(Consigne) Pouvez-vous modifier le passage de l'extrait du texte qui s'ouvre sur les mots "Je vous écrits" et se ferme sur "plus avoir peur.", en remplaçant "méditation" par "réflexion" ?

Et si nous avons sillonné la terre, en multitude d’archipels humains, diversifiant nos cultures, c’est qu’ensemble nous étions plus forts, sans la stature étouffante des guerriers et des chefs.

Je vous écrits de ces confins où mes neurones s’agitent. 
Ma parole n’a aucune valeur en elle-même.
Mes mots jaillissent de ce bouillonnement qu’offre la méditation solitaire qui n’est pas isolement.
Ce sont antennes dressées au travers des murs qui vont à votre rencontre, sentent vos détresses, vos pensées désemparées.
Il est dur, le bruit du silence à qui s’est toujours réfugié dans le bruit médiatique du monde prétendu civilisé.
C’est l’heure d’apprendre du silence imposé l’art d’aller à la rencontre, de ne plus avoir peur.
Ne plus avoir peur en nous tenant par la main pour passer le gué des cataclysmes.
C’est en nous tendant des perches entre nous que la peur changera de camp.
Ils ont cru en notre double isolement : celui physique de ne pouvoir sortir de chez nous, mais pire encore celui de la peur endémique devant des informations toutes plus contradictoires et incompréhensibles.
De cette double peine faisons une force, tendons nous des perches de maison à maison et inversons le cours d’une histoire dont nous avons su, par le passé, si souvent nous affranchir.
Il est l’heure, puisqu’ils nous en donnent le temps, de cultiver cette terre fertile de l’art et de la beauté, du don gracieux de vivre selon nos rêves en rompant avec leurs nécessités.

Combien sommes-nous désormais à devoir envisager le tournant : travail perdu, revenus en berne, vie suspendue à des solidarités invisibles.
On peut toujours applaudir aux fenêtres, on pourrait aussi prendre le temps de voir derrière ce tableau ce qui est symbolique de la fin d’un règne.
Hier combien qui applaudissent faisaient preuve de peur devant la violence d’un Etat qui lui même vacillait sur ses bases ?
Peur au combien compréhensible lorsque l’intégrité physique et morale des contestataires était si évidemment blessée.

Je fus de ceux qui se sont levé, brandissant la nécessité d’un contrôle du commun sur la gestion particulière des profits.
Je vous ai vu rentrer dans vos solitudes lorsque les coups pleuvaient sur mes révoltes.
C’était il y a plus de trente années.
Je n’ai cessé de tenter de comprendre depuis ce mécanisme des terreurs intimes qui nous vouaient à devenir les bons petits consommateurs serviles d’un monde qui portait en lui la haine de l’autre pour le plus grand bénéfice d’une poignée.

(Items fournis)
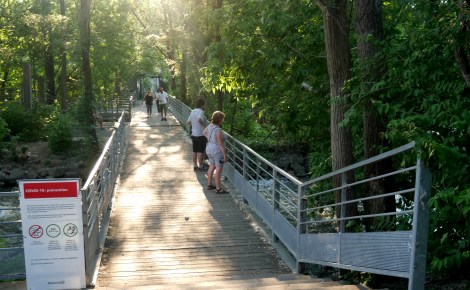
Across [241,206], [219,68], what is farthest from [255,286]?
[219,68]

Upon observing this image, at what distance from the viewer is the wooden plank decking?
271 inches

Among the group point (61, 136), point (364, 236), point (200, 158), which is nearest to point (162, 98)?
point (61, 136)

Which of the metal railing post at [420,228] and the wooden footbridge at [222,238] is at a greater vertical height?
the metal railing post at [420,228]

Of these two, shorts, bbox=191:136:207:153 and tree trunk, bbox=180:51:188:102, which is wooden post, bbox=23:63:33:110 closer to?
tree trunk, bbox=180:51:188:102

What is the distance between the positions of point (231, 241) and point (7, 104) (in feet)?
64.0

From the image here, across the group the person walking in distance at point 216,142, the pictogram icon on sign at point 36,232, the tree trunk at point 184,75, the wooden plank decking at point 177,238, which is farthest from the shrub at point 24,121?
the pictogram icon on sign at point 36,232

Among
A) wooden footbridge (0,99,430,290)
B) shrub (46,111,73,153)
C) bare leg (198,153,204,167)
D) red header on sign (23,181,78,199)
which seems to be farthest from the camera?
shrub (46,111,73,153)

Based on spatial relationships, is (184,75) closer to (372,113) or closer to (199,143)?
(199,143)

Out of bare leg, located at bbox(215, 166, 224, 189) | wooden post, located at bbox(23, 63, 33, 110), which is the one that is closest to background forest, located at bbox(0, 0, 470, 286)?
bare leg, located at bbox(215, 166, 224, 189)

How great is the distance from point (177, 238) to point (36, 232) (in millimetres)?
3016

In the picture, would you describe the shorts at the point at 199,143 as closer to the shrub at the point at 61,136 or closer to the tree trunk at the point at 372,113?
the tree trunk at the point at 372,113

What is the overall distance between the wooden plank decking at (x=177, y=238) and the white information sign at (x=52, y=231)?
0.74 metres

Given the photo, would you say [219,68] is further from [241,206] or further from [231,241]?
[231,241]

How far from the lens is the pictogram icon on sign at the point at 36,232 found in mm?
5602
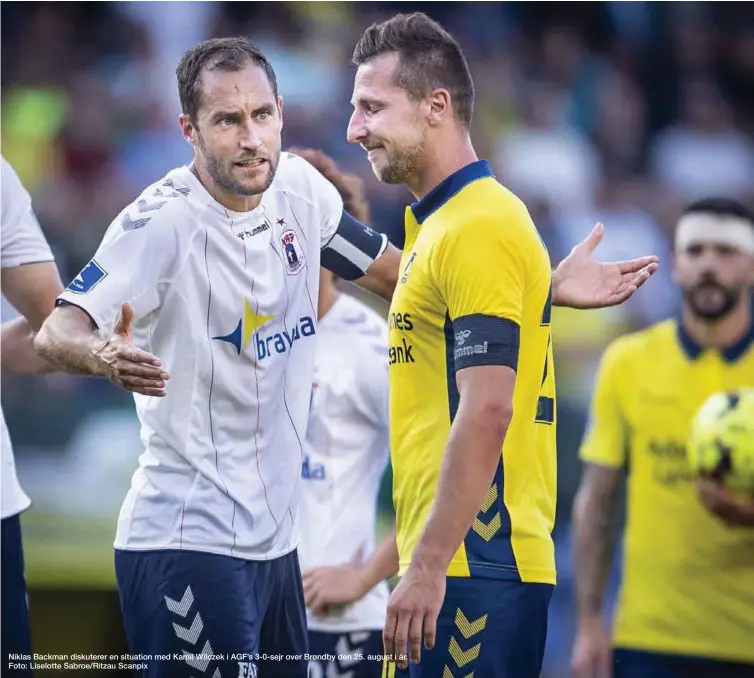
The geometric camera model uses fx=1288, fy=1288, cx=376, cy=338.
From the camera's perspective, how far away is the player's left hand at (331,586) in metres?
4.93

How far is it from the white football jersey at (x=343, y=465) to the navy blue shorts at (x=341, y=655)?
37mm

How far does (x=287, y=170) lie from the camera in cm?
429

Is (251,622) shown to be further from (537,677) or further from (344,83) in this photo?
(344,83)

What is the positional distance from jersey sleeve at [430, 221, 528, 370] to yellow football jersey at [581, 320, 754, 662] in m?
2.41

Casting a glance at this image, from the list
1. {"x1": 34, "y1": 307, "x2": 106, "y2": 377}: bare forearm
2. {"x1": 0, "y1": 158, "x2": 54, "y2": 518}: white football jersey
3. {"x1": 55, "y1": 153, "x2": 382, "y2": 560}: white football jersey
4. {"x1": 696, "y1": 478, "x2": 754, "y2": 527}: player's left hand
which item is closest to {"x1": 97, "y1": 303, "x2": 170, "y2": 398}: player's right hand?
{"x1": 34, "y1": 307, "x2": 106, "y2": 377}: bare forearm

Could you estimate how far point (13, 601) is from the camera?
4.46 meters

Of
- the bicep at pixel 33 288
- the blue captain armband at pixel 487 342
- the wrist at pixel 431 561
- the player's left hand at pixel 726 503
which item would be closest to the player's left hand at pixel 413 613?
the wrist at pixel 431 561

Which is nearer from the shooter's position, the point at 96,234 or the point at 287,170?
the point at 287,170

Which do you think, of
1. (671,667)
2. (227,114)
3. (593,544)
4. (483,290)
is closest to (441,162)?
(483,290)

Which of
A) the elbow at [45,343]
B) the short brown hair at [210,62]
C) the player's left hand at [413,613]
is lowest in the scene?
the player's left hand at [413,613]

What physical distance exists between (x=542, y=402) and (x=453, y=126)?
34.9 inches

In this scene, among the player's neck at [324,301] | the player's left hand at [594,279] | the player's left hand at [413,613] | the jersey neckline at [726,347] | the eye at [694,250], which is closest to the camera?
the player's left hand at [413,613]

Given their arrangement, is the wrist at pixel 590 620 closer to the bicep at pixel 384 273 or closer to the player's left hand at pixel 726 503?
the player's left hand at pixel 726 503

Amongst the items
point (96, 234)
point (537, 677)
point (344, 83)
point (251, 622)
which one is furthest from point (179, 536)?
point (344, 83)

(Solution ci-dessous)
Je vous écrits de ces confins où mes neurones s’agitent. 
Ma parole n’a aucune valeur en elle-même.
Mes mots jaillissent de ce bouillonnement qu’offre la réflexion solitaire qui n’est pas isolement.
Ce sont antennes dressées au travers des murs qui vont à votre rencontre, sentent vos détresses, vos pensées désemparées.
Il est dur, le bruit du silence à qui s’est toujours réfugié dans le bruit médiatique du monde prétendu civilisé.
C’est l’heure d’apprendre du silence imposé l’art d’aller à la rencontre, de ne plus avoir peur.